Ein 18-Jähriger drückt aufs Gas, rast mit über 280 km/h über eine Zürcher Autobahn. Sein Beifahrer feuert ihn an, der Kollege auf dem Rücksitz filmt. Der Raser hat den Führerausweis erst seit zwei Monaten. Das Auto ist gemietet, ein Audi RS7 mit 600 PS. Die jungen Männer riskieren ihr Leben, gefährden andere. Alles läuft live auf Tiktok.
Die «Rundschau» hat den Raser getroffen. Gegen ihn läuft ein Strafverfahren, ihm droht eine Freiheitsstrafe. «Ich habe unverantwortlich gehandelt, aber ich will nicht ins Gefängnis», sagt er. «Ich hoffe auf eine Bewährungsstrafe.»
Rekord bei Raserfällen
Das Strafverfahren gegen den Raser führt Staatsanwalt Michael Huwiler, Leiter der sogenannten Rasergruppe der Staatsanwaltschaft Zürich. Er behandelt ausschliesslich Raserunfälle, Rennen, waghalsige Manöver, Driften oder sogenannte Burnouts. Aktuell bearbeitet er rund 70 Fälle – einer von ihnen ist der Fall des Rasers mit dem Tiktok-Video. Zum laufenden Verfahren äussert er sich nicht.
«Die Raserfälle und insbesondere die Unfälle, das Alter des Lenkers und die Leistung des Fahrzeugs haben einen direkten Zusammenhang», sagt er. Es gebe praktisch keine Raser und keine Raserunfälle mit normalen PS-Stärken.
Zudem schalten Junglenker oft Sicherheitsassistenten oder -systeme aus, um zu driften. Oder filmen ihre Taten. «Es ist wie eine Trophäe für sie», so der Staatsanwalt. Die Zahl aller Raserfälle ist im Kanton Zürich in nur fünf Jahren von 141 auf 230 angestiegen.
Staatsanwalt will PS-Beschränkung
2025 gab es im Kanton Zürich 30 Verkehrstote, davon sechs Rasertote. «Das ist viel. Das heisst, jeder fünfte Verkehrstote im Kanton Zürich ist ein Rasertoter», sagt Huwiler. Bei den tödlichen Unfällen habe der «schwächste» involvierte Wagen 400 PS gehabt.
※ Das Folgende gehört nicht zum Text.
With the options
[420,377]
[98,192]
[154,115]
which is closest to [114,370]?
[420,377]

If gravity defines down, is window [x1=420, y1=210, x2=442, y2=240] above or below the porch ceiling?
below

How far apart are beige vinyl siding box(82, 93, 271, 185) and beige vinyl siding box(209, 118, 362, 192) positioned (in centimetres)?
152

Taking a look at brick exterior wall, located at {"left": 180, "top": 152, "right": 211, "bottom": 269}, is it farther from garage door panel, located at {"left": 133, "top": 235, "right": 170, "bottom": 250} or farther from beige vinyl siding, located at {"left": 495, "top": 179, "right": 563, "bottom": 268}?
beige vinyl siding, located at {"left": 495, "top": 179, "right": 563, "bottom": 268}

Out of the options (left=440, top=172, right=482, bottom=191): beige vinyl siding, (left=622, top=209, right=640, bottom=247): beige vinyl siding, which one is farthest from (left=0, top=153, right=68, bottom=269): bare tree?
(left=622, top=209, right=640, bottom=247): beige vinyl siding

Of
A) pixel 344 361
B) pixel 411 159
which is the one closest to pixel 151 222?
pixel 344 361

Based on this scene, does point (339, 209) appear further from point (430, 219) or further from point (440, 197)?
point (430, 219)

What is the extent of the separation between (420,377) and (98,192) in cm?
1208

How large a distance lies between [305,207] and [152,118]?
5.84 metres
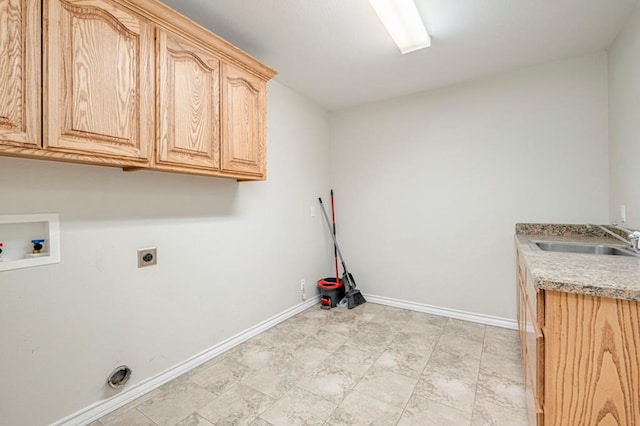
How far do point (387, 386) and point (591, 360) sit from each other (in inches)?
46.0

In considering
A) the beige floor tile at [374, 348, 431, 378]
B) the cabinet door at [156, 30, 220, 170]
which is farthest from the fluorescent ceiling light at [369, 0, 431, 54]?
the beige floor tile at [374, 348, 431, 378]

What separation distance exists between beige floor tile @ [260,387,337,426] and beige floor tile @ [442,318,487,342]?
143 cm

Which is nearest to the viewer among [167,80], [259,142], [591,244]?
[167,80]

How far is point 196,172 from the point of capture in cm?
181

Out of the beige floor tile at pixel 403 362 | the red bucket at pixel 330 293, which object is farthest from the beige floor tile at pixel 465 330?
the red bucket at pixel 330 293

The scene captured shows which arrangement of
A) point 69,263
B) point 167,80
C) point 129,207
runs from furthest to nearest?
point 129,207, point 167,80, point 69,263

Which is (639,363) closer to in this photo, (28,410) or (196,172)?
(196,172)

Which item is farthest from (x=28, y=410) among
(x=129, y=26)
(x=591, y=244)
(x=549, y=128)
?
(x=549, y=128)

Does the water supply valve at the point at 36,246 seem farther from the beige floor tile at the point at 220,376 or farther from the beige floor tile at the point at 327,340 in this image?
the beige floor tile at the point at 327,340

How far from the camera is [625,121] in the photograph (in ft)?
6.36

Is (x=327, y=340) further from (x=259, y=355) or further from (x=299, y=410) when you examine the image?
(x=299, y=410)

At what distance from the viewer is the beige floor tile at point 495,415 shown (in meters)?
1.51

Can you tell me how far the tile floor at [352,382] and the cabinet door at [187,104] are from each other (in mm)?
1426

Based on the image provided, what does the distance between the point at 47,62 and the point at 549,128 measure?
134 inches
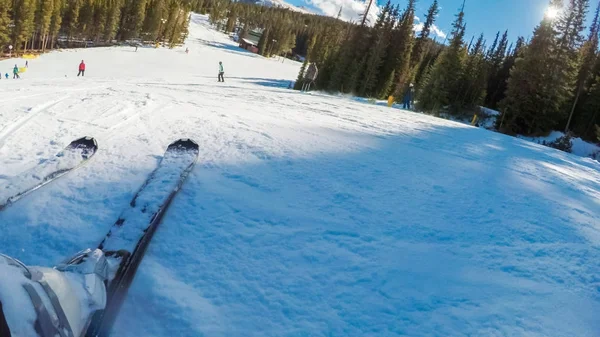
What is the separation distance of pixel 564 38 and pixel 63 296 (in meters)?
36.1

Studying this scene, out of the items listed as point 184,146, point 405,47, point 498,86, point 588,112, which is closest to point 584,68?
point 588,112

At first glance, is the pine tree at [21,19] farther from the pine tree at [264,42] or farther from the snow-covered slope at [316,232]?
the snow-covered slope at [316,232]

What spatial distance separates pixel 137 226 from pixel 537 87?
1256 inches

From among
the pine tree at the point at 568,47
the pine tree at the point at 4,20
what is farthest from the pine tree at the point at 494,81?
the pine tree at the point at 4,20

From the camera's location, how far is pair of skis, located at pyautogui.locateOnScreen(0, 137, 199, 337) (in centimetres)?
303

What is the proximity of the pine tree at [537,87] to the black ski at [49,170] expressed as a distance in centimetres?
2864

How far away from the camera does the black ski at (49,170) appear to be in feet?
13.8

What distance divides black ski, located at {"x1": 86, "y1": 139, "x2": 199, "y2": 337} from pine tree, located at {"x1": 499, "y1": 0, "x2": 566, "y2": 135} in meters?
28.0

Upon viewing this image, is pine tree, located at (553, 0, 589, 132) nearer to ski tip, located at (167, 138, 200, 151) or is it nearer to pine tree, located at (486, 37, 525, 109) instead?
pine tree, located at (486, 37, 525, 109)

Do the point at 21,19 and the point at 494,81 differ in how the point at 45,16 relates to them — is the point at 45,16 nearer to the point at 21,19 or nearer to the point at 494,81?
the point at 21,19

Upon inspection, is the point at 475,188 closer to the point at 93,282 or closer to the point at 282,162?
the point at 282,162

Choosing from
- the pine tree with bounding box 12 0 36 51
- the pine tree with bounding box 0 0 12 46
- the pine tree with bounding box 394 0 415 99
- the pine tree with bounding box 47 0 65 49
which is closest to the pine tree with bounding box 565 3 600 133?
the pine tree with bounding box 394 0 415 99

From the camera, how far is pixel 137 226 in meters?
3.91

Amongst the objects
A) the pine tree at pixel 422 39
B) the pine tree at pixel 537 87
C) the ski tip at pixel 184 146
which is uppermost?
the pine tree at pixel 422 39
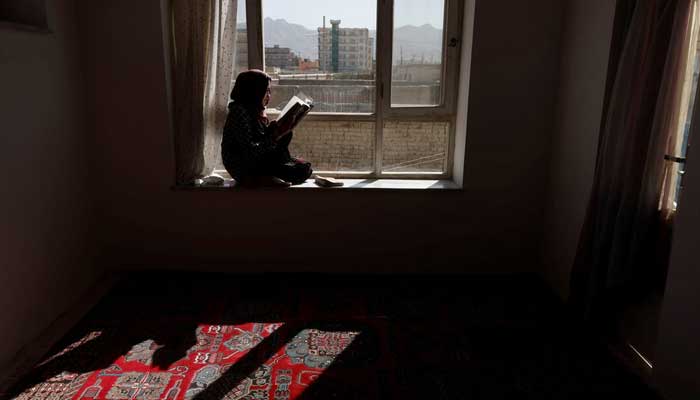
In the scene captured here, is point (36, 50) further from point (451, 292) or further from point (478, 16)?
point (451, 292)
«Es scheint, als würde es nicht aufhören. Jetzt sind andere Massnahmen gefordert», sagt er und plädiert für eine PS-Beschränkung bei Neulenkenden für die ersten fünf Jahre.
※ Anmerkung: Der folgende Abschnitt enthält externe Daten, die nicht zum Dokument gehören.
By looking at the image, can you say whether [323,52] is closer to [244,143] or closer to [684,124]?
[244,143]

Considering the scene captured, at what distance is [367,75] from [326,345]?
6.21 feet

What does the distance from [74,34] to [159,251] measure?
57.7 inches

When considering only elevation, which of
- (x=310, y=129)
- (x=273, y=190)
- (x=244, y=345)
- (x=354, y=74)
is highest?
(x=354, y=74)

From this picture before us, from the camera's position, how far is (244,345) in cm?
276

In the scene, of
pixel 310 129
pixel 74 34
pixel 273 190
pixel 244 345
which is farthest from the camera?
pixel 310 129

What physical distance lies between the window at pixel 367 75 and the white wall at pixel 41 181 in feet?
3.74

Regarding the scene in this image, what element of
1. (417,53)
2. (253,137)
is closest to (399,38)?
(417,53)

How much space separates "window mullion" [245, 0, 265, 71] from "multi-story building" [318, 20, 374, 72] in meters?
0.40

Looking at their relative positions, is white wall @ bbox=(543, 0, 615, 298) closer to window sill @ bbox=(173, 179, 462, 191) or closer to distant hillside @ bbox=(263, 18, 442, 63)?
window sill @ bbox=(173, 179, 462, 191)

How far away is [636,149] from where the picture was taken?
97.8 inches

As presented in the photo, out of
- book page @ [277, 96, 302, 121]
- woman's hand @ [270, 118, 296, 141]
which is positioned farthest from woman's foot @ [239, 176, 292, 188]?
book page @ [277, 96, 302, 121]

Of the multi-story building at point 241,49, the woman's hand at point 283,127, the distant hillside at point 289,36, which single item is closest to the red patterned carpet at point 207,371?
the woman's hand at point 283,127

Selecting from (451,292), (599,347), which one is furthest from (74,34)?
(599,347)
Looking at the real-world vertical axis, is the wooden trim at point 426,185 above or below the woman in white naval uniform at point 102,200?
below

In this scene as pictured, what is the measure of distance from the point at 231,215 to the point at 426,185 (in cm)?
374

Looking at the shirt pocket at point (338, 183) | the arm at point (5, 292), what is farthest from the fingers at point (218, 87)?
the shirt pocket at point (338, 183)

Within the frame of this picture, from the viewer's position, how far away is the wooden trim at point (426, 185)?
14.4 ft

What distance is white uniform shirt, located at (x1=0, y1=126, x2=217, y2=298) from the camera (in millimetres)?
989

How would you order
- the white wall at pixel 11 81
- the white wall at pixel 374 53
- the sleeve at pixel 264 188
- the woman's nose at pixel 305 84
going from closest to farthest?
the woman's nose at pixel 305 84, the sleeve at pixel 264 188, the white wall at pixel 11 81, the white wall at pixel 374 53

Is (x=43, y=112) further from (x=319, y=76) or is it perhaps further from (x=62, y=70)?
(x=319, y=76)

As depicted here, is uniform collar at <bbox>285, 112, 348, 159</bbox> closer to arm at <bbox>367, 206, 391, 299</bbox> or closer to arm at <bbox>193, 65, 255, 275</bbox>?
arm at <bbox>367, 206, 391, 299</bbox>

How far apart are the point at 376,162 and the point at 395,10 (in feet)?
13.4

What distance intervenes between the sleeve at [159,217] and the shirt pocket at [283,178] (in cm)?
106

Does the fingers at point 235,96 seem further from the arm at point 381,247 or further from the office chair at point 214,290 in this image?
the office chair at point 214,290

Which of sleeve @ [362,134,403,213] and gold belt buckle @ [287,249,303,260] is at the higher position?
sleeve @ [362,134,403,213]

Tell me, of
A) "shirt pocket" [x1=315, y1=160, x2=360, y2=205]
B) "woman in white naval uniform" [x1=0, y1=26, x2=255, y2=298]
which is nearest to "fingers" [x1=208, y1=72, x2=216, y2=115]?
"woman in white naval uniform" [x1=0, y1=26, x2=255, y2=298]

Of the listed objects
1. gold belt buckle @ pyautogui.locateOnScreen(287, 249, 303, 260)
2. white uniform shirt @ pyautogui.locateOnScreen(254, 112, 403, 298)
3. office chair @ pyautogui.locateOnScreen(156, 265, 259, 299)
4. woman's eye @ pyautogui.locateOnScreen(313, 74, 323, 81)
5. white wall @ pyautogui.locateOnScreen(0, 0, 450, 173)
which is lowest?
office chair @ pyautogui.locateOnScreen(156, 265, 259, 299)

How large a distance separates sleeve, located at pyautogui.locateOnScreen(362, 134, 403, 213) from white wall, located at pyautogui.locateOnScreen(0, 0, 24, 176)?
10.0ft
Miet- und Leasingverbot gefordert
Strengere Massnahmen gegen Raser sind in der Politik seit Jahren ein Thema. Für Nationalrätin Gabriela Suter (SP/AG) sind Junglenker, die einfach zu PS-starken Autos kommen, eine Gefahr. «Ein Neulenker braucht sicher nicht 600 PS», sagt sie. «Ich fordere ein Miet- und Leasingverbot von leistungsstarken Fahrzeugen für Leute, die frisch angefangen haben mit Autofahren.»
Suter ist mit einer generellen PS-Beschränkung für Junglenker vor vier Jahren im Rat gescheitert. Nun versucht sie es mit einer abgeschwächten Variante. Letzte Woche hat sie den Vorstoss eingereicht.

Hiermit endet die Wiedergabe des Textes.